Requirement
Repeat every line of text in the data below word for word, leaving out the pictures.

Dataset
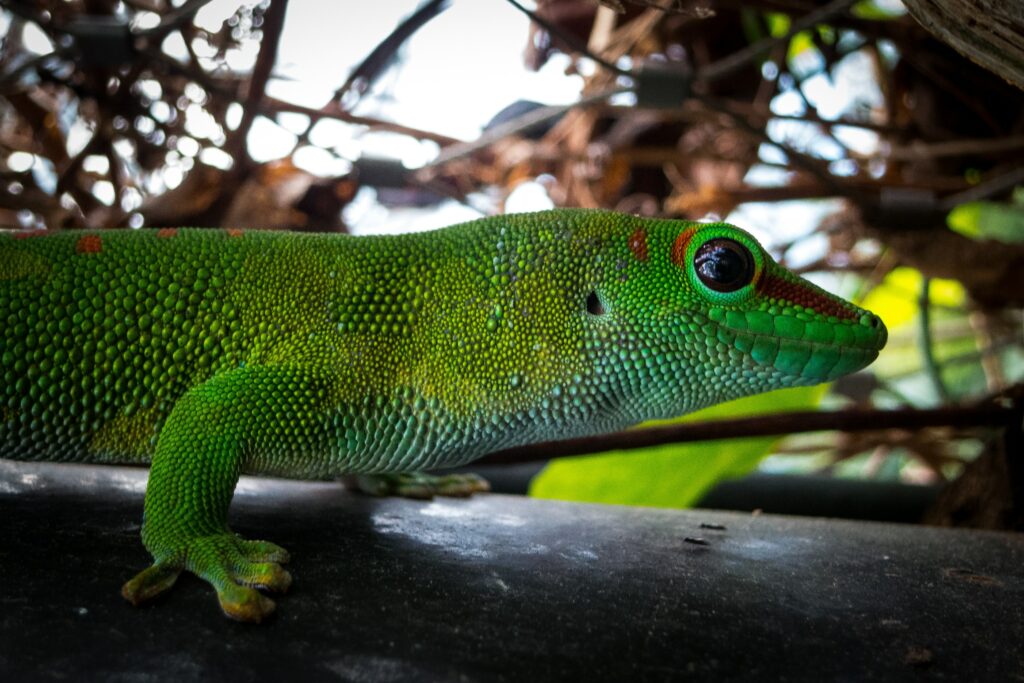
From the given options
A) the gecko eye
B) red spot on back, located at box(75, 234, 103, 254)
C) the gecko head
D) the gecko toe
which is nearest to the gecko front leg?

Result of this exercise
From the given options
A) the gecko eye
B) red spot on back, located at box(75, 234, 103, 254)
C) the gecko head
D) the gecko toe
which is nearest to the gecko front leg?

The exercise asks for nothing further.